EXERCISE INSTRUCTIONS: Starting at the line that has "Elevation-wise, which of" and continuing through the end of the entries, write the lines out again with every "blurred green background" changed to "out-of-focus green backdrop" and nothing else altered, and omit the pictures.

THE INPUT:

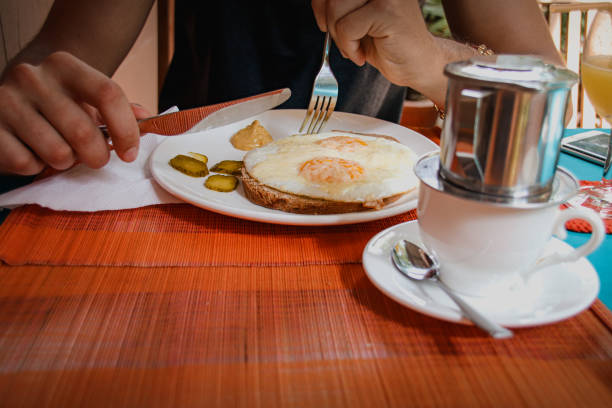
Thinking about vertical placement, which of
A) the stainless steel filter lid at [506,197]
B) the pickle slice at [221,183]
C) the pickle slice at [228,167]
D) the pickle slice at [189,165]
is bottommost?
the pickle slice at [228,167]

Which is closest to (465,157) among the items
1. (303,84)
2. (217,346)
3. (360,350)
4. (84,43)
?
(360,350)

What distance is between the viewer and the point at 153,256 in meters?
0.81

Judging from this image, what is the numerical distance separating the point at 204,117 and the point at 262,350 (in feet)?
2.41

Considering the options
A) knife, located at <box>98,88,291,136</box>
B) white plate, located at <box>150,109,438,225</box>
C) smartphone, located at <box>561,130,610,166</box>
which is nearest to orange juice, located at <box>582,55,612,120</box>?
smartphone, located at <box>561,130,610,166</box>

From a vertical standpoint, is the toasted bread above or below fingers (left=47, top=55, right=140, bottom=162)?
below

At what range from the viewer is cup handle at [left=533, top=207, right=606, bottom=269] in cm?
59

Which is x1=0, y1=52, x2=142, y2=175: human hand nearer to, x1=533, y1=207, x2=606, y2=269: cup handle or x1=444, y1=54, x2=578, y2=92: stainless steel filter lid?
x1=444, y1=54, x2=578, y2=92: stainless steel filter lid

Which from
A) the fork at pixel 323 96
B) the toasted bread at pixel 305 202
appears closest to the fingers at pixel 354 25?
the fork at pixel 323 96

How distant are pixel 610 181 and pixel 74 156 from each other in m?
1.26

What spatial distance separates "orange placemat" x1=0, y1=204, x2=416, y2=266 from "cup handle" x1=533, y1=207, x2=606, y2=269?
0.31 m

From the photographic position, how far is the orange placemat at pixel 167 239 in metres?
0.81

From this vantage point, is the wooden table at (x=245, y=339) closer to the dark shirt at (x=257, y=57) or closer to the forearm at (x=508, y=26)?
the dark shirt at (x=257, y=57)

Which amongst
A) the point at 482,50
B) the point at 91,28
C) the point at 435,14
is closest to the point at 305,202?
the point at 482,50

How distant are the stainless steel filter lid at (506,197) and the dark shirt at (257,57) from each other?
1.25 metres
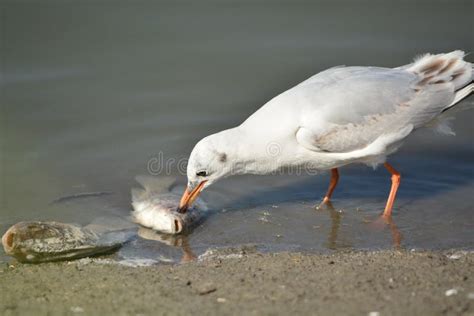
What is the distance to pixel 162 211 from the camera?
732cm

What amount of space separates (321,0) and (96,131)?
5475mm

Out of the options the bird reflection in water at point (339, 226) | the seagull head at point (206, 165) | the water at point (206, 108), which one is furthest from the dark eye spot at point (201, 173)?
the bird reflection in water at point (339, 226)

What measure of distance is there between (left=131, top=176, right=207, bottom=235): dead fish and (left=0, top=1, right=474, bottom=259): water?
151 millimetres

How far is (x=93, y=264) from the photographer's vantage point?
6.09 metres

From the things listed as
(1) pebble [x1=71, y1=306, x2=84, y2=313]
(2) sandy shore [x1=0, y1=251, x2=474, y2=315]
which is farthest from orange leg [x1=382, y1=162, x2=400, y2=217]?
(1) pebble [x1=71, y1=306, x2=84, y2=313]

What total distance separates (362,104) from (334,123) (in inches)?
14.9

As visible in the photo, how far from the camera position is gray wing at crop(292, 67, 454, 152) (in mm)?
7199

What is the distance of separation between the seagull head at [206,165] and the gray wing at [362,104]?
0.76m

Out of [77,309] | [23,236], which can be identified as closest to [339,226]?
[23,236]

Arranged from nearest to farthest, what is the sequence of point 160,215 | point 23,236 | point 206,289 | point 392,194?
point 206,289
point 23,236
point 160,215
point 392,194

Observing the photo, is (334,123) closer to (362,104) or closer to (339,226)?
(362,104)

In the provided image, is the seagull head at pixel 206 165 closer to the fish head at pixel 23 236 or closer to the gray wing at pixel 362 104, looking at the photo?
the gray wing at pixel 362 104

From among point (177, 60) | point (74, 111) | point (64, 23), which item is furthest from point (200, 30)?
point (74, 111)

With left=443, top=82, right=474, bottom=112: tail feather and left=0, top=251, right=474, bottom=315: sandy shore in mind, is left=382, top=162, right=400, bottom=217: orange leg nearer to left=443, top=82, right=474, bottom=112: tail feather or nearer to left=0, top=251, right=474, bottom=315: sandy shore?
left=443, top=82, right=474, bottom=112: tail feather
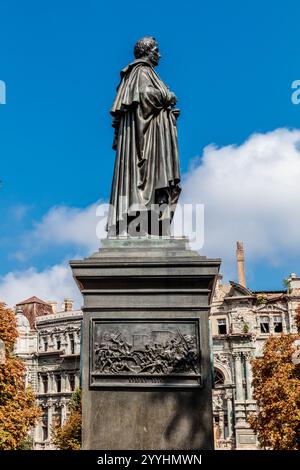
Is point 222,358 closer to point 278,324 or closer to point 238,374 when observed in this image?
point 238,374

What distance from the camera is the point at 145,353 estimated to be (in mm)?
6566

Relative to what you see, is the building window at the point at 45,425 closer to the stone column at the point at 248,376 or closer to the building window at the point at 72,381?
the building window at the point at 72,381

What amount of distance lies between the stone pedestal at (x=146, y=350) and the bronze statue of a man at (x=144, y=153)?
87 centimetres

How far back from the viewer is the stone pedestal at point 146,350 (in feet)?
20.9

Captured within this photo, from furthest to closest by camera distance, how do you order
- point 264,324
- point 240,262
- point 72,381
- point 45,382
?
1. point 240,262
2. point 45,382
3. point 72,381
4. point 264,324

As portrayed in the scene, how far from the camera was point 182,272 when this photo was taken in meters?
6.78

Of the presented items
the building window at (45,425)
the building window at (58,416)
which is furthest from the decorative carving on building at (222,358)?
the building window at (45,425)

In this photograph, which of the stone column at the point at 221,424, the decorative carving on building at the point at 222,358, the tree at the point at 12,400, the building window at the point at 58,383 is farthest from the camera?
the building window at the point at 58,383

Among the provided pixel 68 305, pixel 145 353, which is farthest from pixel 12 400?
pixel 68 305

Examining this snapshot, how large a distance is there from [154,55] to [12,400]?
2485 cm

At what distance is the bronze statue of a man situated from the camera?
7820mm

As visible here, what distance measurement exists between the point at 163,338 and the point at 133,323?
40 cm

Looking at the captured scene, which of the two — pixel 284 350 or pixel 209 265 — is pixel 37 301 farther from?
pixel 209 265
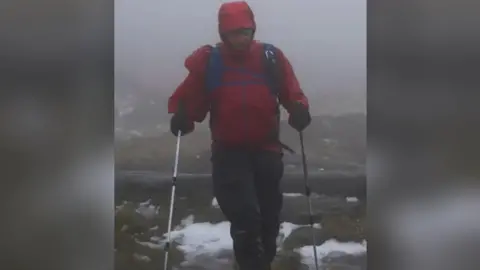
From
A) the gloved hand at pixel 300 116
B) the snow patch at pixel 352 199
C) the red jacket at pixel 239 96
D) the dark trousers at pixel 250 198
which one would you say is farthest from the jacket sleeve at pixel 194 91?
the snow patch at pixel 352 199

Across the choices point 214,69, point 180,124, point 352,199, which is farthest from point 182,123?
point 352,199

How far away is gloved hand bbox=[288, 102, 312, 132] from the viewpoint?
4.81 feet

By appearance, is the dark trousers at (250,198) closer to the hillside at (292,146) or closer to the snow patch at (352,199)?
the hillside at (292,146)

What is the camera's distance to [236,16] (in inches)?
57.3

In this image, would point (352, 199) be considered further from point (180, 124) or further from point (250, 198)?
point (180, 124)

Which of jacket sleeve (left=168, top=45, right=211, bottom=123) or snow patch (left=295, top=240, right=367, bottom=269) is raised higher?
jacket sleeve (left=168, top=45, right=211, bottom=123)

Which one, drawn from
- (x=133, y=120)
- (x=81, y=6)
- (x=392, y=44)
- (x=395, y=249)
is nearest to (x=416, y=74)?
(x=392, y=44)

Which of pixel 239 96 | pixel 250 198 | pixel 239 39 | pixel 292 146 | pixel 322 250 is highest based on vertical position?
pixel 239 39

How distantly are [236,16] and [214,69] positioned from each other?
0.51 ft

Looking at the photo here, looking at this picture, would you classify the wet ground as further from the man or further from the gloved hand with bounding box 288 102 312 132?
the gloved hand with bounding box 288 102 312 132

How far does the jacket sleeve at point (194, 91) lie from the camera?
147cm

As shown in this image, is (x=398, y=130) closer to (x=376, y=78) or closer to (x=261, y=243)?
(x=376, y=78)

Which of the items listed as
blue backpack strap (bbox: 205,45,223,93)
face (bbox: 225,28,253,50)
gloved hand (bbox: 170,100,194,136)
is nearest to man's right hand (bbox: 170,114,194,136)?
gloved hand (bbox: 170,100,194,136)

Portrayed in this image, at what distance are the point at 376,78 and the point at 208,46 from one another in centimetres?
46
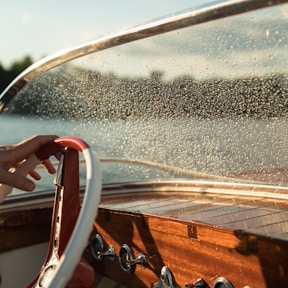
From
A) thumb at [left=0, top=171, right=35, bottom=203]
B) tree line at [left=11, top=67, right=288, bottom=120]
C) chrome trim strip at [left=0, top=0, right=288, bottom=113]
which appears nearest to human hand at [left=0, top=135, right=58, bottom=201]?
thumb at [left=0, top=171, right=35, bottom=203]

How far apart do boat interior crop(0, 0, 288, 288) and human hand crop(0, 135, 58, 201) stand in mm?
30

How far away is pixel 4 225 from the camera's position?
2.04 meters

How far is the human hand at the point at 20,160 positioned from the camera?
3.93 feet

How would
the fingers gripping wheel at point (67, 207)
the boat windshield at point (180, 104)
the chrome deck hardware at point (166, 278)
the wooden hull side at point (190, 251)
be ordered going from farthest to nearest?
the boat windshield at point (180, 104) < the chrome deck hardware at point (166, 278) < the wooden hull side at point (190, 251) < the fingers gripping wheel at point (67, 207)

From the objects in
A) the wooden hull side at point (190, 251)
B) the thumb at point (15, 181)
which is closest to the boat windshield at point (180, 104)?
the wooden hull side at point (190, 251)

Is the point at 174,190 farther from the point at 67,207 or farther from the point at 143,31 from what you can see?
the point at 67,207

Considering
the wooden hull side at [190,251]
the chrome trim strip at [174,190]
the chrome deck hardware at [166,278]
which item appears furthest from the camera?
the chrome trim strip at [174,190]

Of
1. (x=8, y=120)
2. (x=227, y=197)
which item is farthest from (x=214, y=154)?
(x=8, y=120)

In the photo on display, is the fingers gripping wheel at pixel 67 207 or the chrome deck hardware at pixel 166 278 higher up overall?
the fingers gripping wheel at pixel 67 207

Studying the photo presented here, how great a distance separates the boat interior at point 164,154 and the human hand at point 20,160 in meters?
0.03

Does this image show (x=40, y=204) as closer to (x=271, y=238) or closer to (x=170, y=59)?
(x=170, y=59)

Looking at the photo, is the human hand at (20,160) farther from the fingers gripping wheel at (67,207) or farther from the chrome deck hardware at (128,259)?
the chrome deck hardware at (128,259)

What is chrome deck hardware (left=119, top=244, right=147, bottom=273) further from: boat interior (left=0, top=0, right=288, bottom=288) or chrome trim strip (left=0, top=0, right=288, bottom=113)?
chrome trim strip (left=0, top=0, right=288, bottom=113)

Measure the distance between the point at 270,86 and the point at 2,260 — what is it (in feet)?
3.90
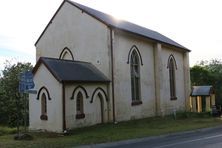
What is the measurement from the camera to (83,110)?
26688 millimetres

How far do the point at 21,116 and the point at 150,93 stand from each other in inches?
564

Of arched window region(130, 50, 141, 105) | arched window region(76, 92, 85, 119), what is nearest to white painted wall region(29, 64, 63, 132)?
arched window region(76, 92, 85, 119)

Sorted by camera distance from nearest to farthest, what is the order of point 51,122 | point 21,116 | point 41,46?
point 51,122 → point 41,46 → point 21,116

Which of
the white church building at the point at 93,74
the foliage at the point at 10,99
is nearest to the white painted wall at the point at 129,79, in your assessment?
the white church building at the point at 93,74

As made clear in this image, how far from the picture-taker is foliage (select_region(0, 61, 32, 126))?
4223cm

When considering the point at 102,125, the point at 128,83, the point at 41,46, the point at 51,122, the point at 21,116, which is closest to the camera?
the point at 51,122

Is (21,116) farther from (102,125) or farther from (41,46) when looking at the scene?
(102,125)

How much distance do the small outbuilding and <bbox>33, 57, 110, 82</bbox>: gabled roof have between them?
60.8ft

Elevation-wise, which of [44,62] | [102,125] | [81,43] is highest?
[81,43]

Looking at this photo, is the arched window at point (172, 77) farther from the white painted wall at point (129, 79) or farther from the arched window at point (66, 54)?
the arched window at point (66, 54)

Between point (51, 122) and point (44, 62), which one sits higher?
point (44, 62)

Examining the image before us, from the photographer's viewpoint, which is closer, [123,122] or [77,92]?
[77,92]

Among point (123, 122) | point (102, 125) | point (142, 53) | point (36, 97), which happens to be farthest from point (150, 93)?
point (36, 97)

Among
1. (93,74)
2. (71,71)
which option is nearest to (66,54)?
(93,74)
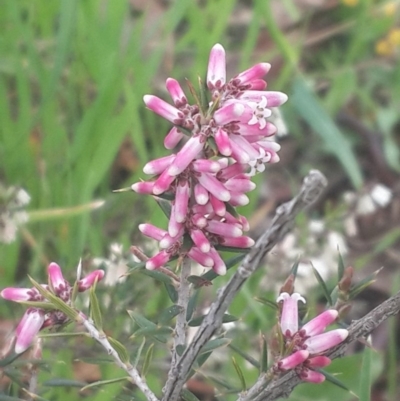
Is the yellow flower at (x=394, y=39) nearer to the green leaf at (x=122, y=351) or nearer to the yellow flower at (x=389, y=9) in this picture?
the yellow flower at (x=389, y=9)

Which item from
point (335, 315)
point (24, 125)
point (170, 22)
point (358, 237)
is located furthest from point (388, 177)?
point (335, 315)

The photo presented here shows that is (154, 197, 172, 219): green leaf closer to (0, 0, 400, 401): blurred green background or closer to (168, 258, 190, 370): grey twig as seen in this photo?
(168, 258, 190, 370): grey twig

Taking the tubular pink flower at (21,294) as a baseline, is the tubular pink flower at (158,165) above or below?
above

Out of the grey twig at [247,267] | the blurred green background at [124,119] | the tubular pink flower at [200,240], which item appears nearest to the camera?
the grey twig at [247,267]

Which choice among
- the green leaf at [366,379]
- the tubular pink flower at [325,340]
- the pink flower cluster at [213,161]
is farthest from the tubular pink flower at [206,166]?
the green leaf at [366,379]

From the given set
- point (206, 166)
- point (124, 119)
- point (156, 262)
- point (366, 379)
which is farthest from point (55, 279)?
point (124, 119)

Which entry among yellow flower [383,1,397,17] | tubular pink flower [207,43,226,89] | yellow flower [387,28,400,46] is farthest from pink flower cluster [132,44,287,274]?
yellow flower [383,1,397,17]

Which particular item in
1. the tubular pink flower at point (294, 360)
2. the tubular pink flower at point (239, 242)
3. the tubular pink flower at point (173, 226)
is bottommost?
the tubular pink flower at point (294, 360)
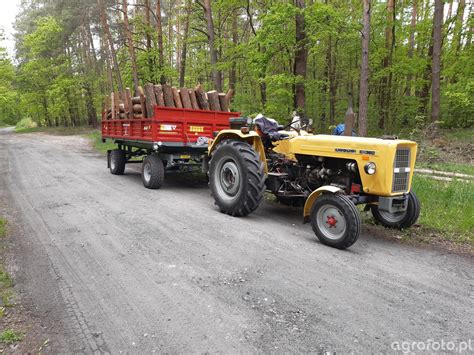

REPLY:
Elevation-wise, which of [44,62] | [102,125] | [81,43] is highest?
[81,43]

Looking at this photo, is the arched window at point (172, 77) farther from the white painted wall at point (129, 79) or farther from the arched window at point (66, 54)?
the arched window at point (66, 54)

Between point (51, 122) and point (44, 62), which one sits higher?
point (44, 62)

Examining the image before us, from the photographer's viewpoint, which is closer, [123,122] or [77,92]?
[77,92]

Among point (123, 122) | point (102, 125) | point (142, 53) | point (36, 97), which happens to be farthest from point (150, 93)?
point (36, 97)

Among
1. (93,74)
2. (71,71)
which option is nearest to (66,54)?
(93,74)
Is the yellow flower at (x=394, y=39) nearer to the green leaf at (x=122, y=351) or nearer to the yellow flower at (x=389, y=9) in this picture?
the yellow flower at (x=389, y=9)

Which item from
point (335, 315)
point (24, 125)
point (170, 22)
point (358, 237)
is located furthest from point (388, 177)?
point (335, 315)

The photo presented here shows that is (154, 197, 172, 219): green leaf closer to (0, 0, 400, 401): out-of-focus green backdrop or closer to (168, 258, 190, 370): grey twig as seen in this photo?
(168, 258, 190, 370): grey twig

Taking the tubular pink flower at (21,294) as a baseline, is the tubular pink flower at (158,165) above or below?
above

Out of the grey twig at [247,267] | the out-of-focus green backdrop at [124,119] | the tubular pink flower at [200,240], which item appears nearest to the camera?
the grey twig at [247,267]

Which choice among
- the green leaf at [366,379]
- the tubular pink flower at [325,340]
- the pink flower cluster at [213,161]
is farthest from the tubular pink flower at [206,166]?
the green leaf at [366,379]

From the given set
- point (206, 166)
- point (124, 119)
- point (156, 262)
- point (366, 379)
which is farthest from point (55, 279)?
point (124, 119)

Which entry among yellow flower [383,1,397,17] | tubular pink flower [207,43,226,89] | yellow flower [387,28,400,46] is farthest from pink flower cluster [132,44,287,274]?
yellow flower [383,1,397,17]

Which particular item in
1. the tubular pink flower at point (294, 360)
2. the tubular pink flower at point (239, 242)
3. the tubular pink flower at point (173, 226)
is bottommost?
the tubular pink flower at point (294, 360)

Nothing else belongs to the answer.